__Task set__:
(1) Transcribe word for word the passage of the Killington ski trip thread starting at "Nice... hopefully there" and ending at "hardline (Nov 13, 2008)".
(2) Carry the Killington ski trip thread forward with new posts that pick up after its final post.
[start Provided text]
Do it!!!  There's going to be mad goose stompin'!

You'll get to see me take a few nice wrecks.  I'm guaranteed for a few when there are people watching.



BTW, how sure are we that Killington will be open this day?  I know they will be able to, but will they actually open or wait for Friday?


----------



## Moe Ghoul (Nov 12, 2008)

We're booked at the Mountain Sports Inn, might even push it into Saturday.


----------



## powbmps (Nov 13, 2008)

awf170 said:


> BTW, how sure are we that Killington will be open this day?  I know they will be able to, but will they actually open or wait for Friday?



DOH!  That's a valid question.  Where's that SpinmasterK guy?


----------



## Greg (Nov 13, 2008)

awf170 said:


> BTW, how sure are we that Killington will be open this day?  I know they will be able to, but will they actually open or wait for Friday?





powbmps said:


> DOH!  That's a valid question.  Where's that SpinmasterK guy?



A Wednesday reopening looks likely.


----------



## danny p (Nov 13, 2008)

Moe Ghoul said:


> We're booked at the Mountain Sports Inn, might even push it into Saturday.



nice lodging choice, one of my favs.  the guy that runs that place is a cool dude.


----------



## awf170 (Nov 13, 2008)

So it's:

Awf170
2knees
Hardline
Moe Ghoul

Maybes:

Grassi
Powbmps
mondeo

Nice... hopefully there will be some goose stomping available, or at least some snow making whales to get mad steezy air off of.


----------



## hardline (Nov 13, 2008)

who's going to day trip it and who is going to overnight it for friday? who ever is going to stay up i am down for some grub and beers.
[end Provided text]
[start Record extracts]
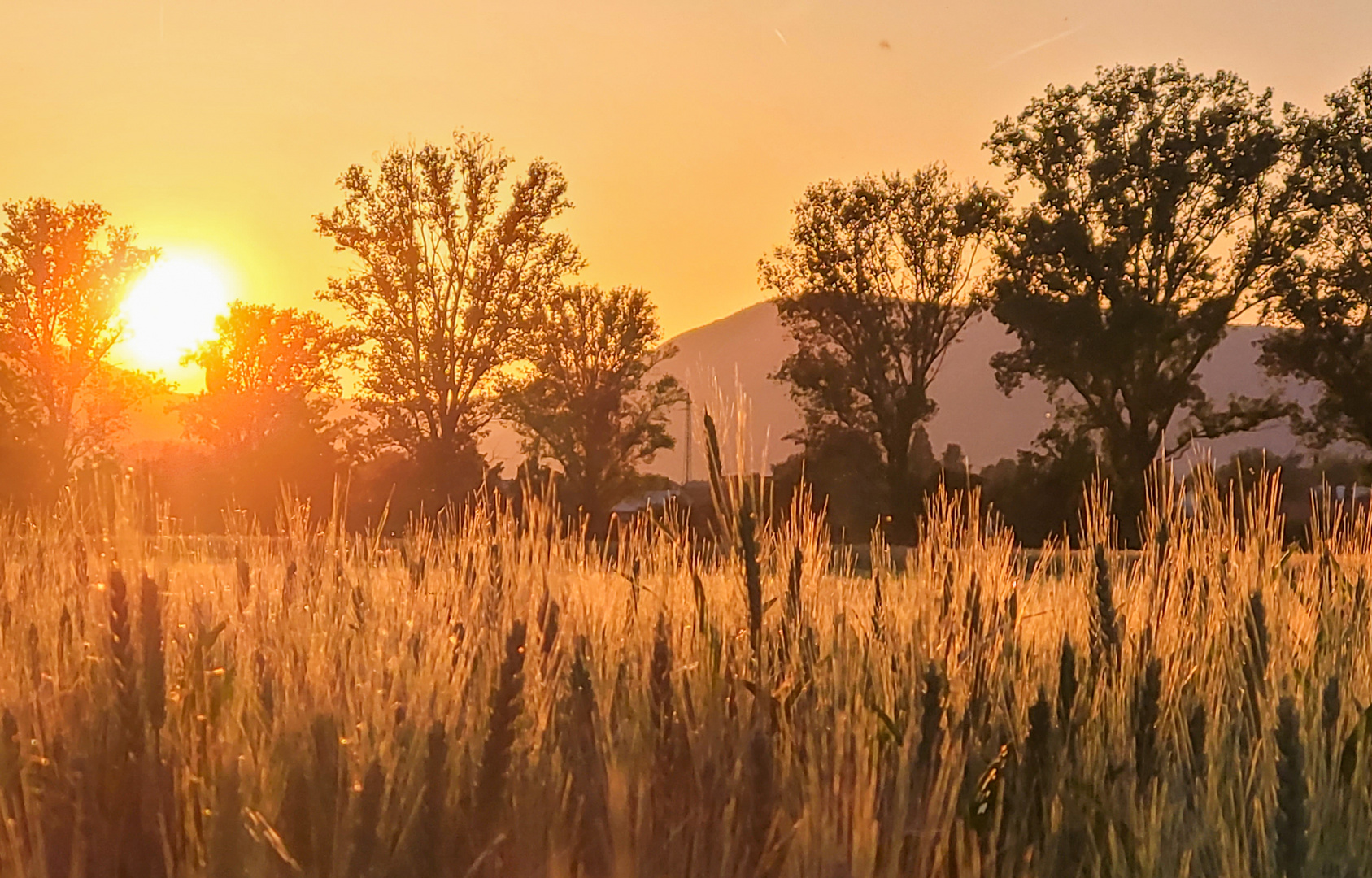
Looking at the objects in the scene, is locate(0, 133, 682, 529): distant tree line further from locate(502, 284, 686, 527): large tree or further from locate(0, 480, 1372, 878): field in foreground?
[end Record extracts]
[start Record extracts]
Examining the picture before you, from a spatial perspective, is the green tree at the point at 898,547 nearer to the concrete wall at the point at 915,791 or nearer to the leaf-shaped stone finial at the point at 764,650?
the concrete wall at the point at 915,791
[end Record extracts]
__Per-task answers__:
(1)
Nice... hopefully there will be some goose stomping available, or at least some snow making whales to get mad steezy air off of.


----------



## hardline (Nov 13, 2008)

(2)
----------



## 2knees (Nov 13, 2008)

straight day trippin it.

but i usually drink at least a 12 pack while i ski.  makes the 2 1/2 hour ride home much more interesting.


----------



## Greg (Nov 13, 2008)

2knees said:


> straight day trippin it.
> 
> but i usually drink at least a 12 pack while i ski.  makes the 2 1/2 hour ride home much more interesting.



Just be sure you're clear headed enough to throw a vid together in the evening so those of us heading up on Friday can get amped.


----------



## 2knees (Nov 13, 2008)

Greg said:


> Just be sure you're clear headed enough to throw a vid together in the evening so those of us heading up on Friday can get amped.




i know of no other way.  there'll be an epic austin crash even if i have to resort to throwing cinderblocks at him while he goes by.


----------



## Greg (Nov 13, 2008)

2knees said:


> i know of no other way.  there'll be an epic austin crash even if i have to resort to throwing cinderblocks at him while he goes by.



Rad. Be sure to upload to *[thread="40868"]Vimeo[/thread]* so we can appreciate it at the highest res possible.


----------



## Moe Ghoul (Nov 13, 2008)

We're keeping Friday overnite/Sat ski optional depending on conditions and how much more mountain they open for the weekend. Otherwise we'll head back Friday evening.


----------



## hardline (Nov 13, 2008)

Moe Ghoul said:


> We're keeping Friday overnite/Sat ski optional depending on conditions and how much more mountain they open for the weekend. Otherwise we'll head back Friday evening.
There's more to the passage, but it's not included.